[Extracted page text data]
════

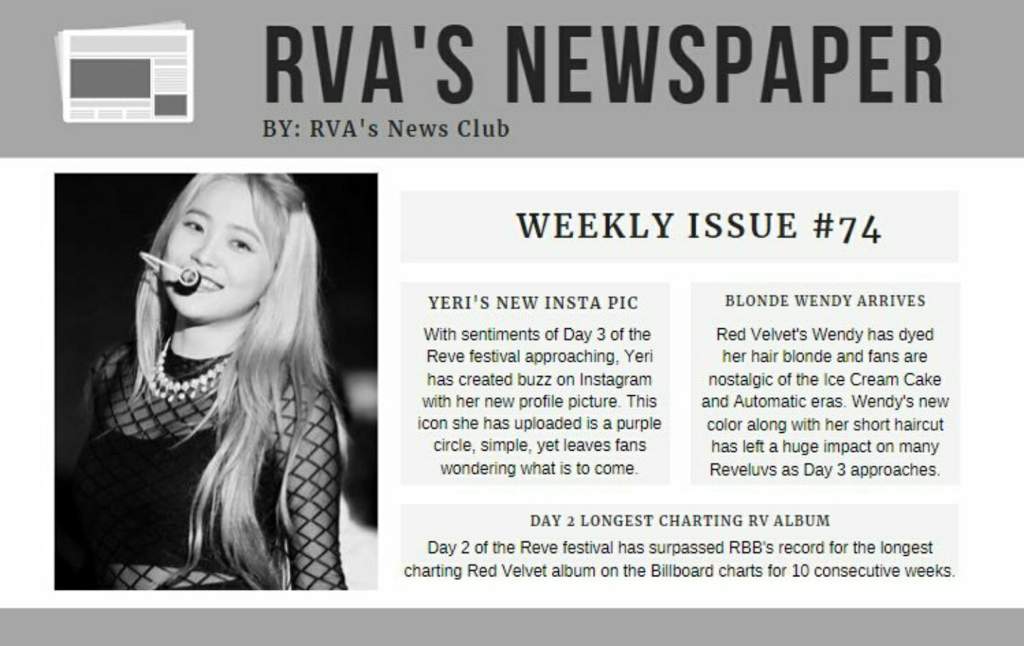 RVA'S NEWSPAPER

BY: RVA's News Club

WEEKLY ISSUE #74

YERI'S NEW INSTA PIC

With sentiments of Day 3 of the Reve festival approaching, Yeri has created buzz on Instagram with her new profile picture. This icon she has uploaded is a purple circle, simple, yet leaves fans wondering what is to come.

BLONDE WENDY ARRIVES

Red Velvet's Wendy has dyed her hair blonde and fans are nostalgic of the Ice Cream Cake and Automatic eras. Wendy's new color along with her short haircut has left a huge impact on many Reveluvs as Day 3 approaches.

DAY 2 LONGEST CHARTING RV ALBUM

Day 2 of the Reve festival has surpassed RBB's record for the longest charting Red Velvet album on the Billboard charts for 10 consecutive weeks.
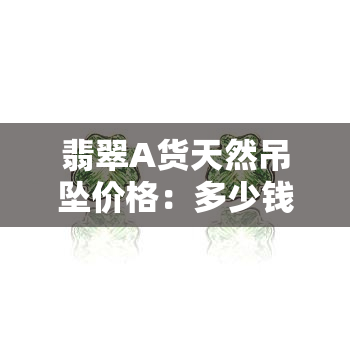 翡翠A货天然吊坠价格：多少钱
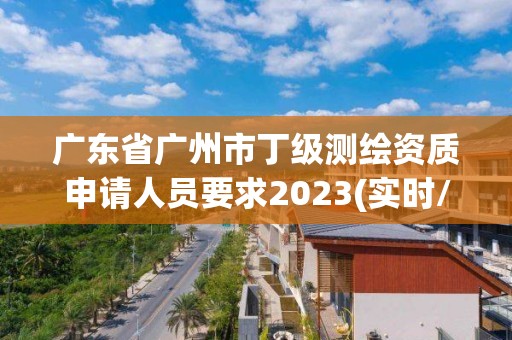 广东省广州市丁级测绘资质申请人员要求2023(实时/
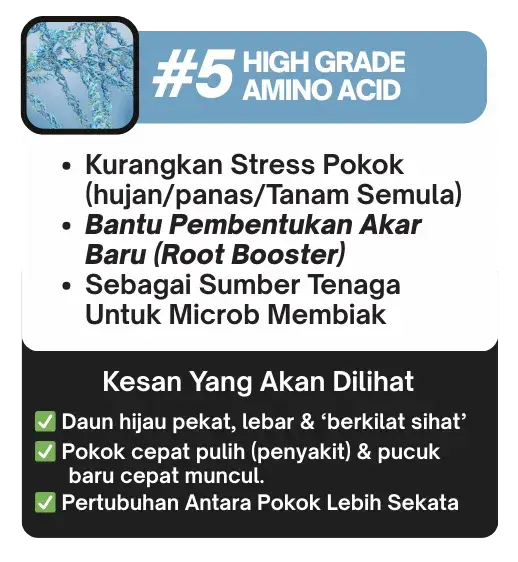 #5 HIGH GRADE AMINO ACID

• Kurangkan Stress Pokok (hujan/panas/Tanam Semula)
• Bantu Pembentukan Akar Baru (Root Booster)
• Sebagai Sumber Tenaga Untuk Microb Membiak

Kesan Yang Akan Dilihat

☑ Daun hijau pekat, lebar & 'berkilat sihat'
☑ Pokok cepat pulih (penyakit) & pucuk baru cepat muncul.
☑ Pertubuhan Antara Pokok Lebih Sekata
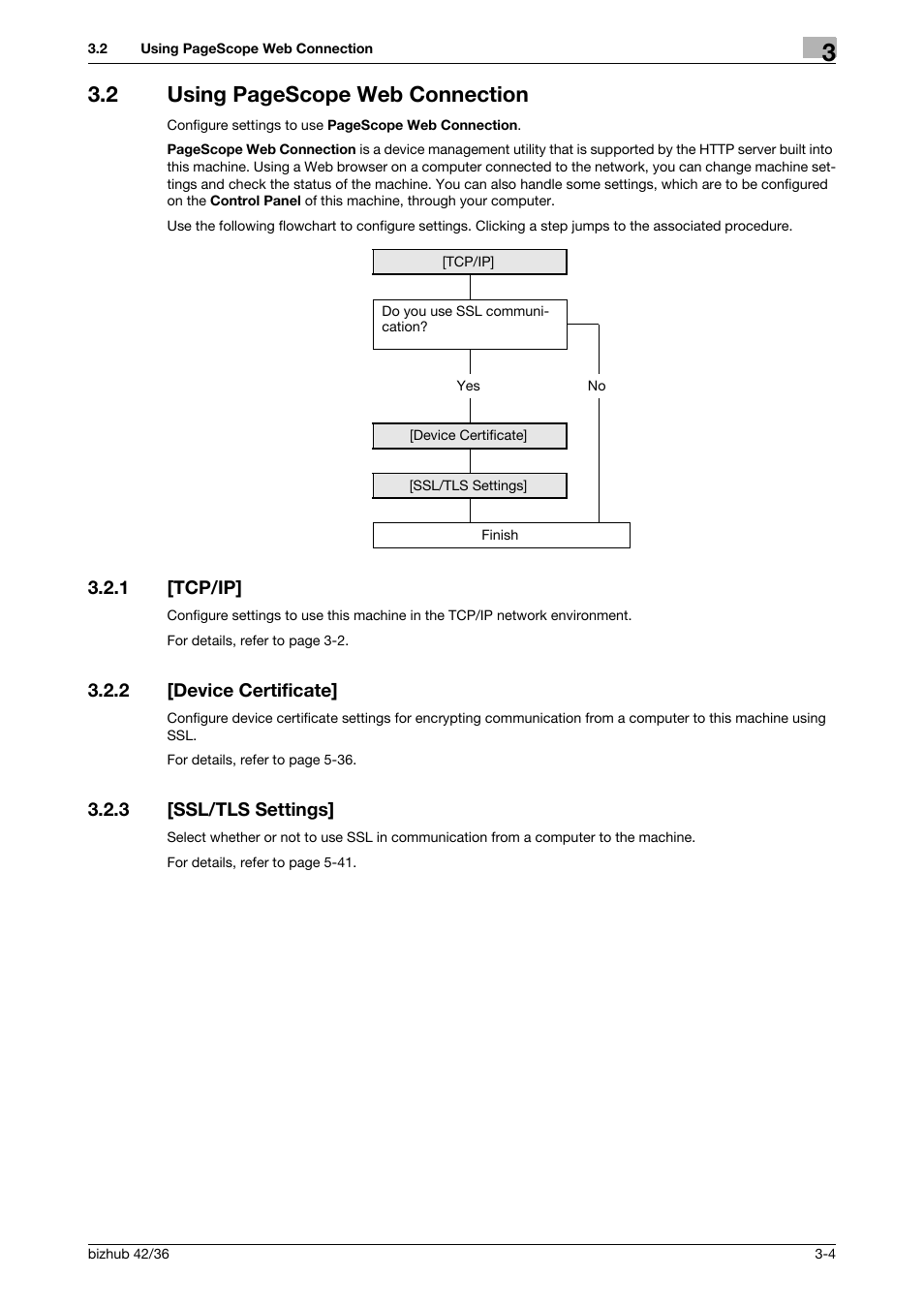 3.2 Using PageScope Web Connection

3

3.2 Using PageScope Web Connection

Configure settings to use PageScope Web Connection.

PageScope Web Connection is a device management utility that is supported by the HTTP server built into this machine. Using a Web browser on a computer connected to the network, you can change machine settings and check the status of the machine. You can also handle some settings, which are to be configured on the Control Panel of this machine, through your computer.

Use the following flowchart to configure settings. Clicking a step jumps to the associated procedure.

[TCP/IP]

Do you use SSL communication?

Yes

No

[Device Certificate]

[SSL/TLS Settings]

Finish

3.2.1 [TCP/IP]

Configure settings to use this machine in the TCP/IP network environment.

For details, refer to page 3-2.

3.2.2 [Device Certificate]

Configure device certificate settings for encrypting communication from a computer to this machine using SSL.

For details, refer to page 5-36.

3.2.3 [SSL/TLS Settings]

Select whether or not to use SSL in communication from a computer to the machine.

For details, refer to page 5-41.

bizhub 42/36

3-4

════

WHAT TO WORK ON.
From the line containing "For details, refer to page 5-36." down to the last line of the records, transcribe every line exactly and add nothing else.

FINISHED TASK.
For details, refer to page 5-36.

3.2.3 [SSL/TLS Settings]

Select whether or not to use SSL in communication from a computer to the machine.

For details, refer to page 5-41.

bizhub 42/36

3-4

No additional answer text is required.